Exercise directions
Gather and copy out every line in the records below that contains the word "farthest". Case counts.
-----
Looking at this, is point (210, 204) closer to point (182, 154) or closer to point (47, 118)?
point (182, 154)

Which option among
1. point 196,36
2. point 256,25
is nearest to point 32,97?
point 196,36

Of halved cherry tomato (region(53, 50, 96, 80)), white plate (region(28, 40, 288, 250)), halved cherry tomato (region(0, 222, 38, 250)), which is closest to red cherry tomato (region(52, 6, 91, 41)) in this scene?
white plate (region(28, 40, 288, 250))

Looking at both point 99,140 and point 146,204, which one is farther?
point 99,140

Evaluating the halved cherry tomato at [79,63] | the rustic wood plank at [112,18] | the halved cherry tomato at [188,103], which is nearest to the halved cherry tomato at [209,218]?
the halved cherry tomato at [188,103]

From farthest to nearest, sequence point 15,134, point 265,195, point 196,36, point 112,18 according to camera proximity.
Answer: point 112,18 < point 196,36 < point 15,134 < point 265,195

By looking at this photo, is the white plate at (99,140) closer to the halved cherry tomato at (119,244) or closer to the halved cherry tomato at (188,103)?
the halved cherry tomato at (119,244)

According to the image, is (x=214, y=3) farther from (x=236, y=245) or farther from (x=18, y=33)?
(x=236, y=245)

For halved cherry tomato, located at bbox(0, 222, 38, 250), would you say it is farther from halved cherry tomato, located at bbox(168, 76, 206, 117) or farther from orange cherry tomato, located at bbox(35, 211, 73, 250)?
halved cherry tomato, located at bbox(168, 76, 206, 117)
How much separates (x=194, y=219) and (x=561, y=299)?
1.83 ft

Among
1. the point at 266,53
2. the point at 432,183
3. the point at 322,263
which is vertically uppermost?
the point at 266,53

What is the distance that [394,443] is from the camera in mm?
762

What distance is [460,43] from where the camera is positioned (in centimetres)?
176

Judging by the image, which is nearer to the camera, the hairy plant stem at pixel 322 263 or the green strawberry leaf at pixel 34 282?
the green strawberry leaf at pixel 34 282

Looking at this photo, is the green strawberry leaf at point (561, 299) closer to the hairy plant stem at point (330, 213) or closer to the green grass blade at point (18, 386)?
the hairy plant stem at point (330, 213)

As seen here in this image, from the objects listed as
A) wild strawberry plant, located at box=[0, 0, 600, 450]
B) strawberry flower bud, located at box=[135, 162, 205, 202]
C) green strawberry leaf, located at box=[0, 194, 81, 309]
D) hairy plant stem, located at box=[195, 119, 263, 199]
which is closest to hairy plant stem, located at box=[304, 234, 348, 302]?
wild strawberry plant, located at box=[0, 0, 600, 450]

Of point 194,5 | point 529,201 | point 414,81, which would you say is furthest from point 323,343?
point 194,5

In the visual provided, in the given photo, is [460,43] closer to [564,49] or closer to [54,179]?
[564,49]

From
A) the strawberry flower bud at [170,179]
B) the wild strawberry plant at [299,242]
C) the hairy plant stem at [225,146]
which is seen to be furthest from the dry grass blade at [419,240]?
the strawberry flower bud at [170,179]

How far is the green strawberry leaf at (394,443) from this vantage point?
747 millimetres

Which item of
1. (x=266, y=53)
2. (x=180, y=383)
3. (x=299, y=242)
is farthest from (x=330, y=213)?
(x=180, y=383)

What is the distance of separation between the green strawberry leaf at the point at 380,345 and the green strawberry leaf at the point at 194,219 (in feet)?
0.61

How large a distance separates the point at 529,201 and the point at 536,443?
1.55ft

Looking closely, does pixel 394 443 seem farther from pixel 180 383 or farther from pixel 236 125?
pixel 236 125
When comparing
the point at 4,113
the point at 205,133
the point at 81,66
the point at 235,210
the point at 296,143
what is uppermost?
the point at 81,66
-----
Expected output
From farthest to nearest, sequence point 15,134, point 265,195, point 196,36, point 112,18 according to camera proximity.
is farthest from (x=330, y=213)?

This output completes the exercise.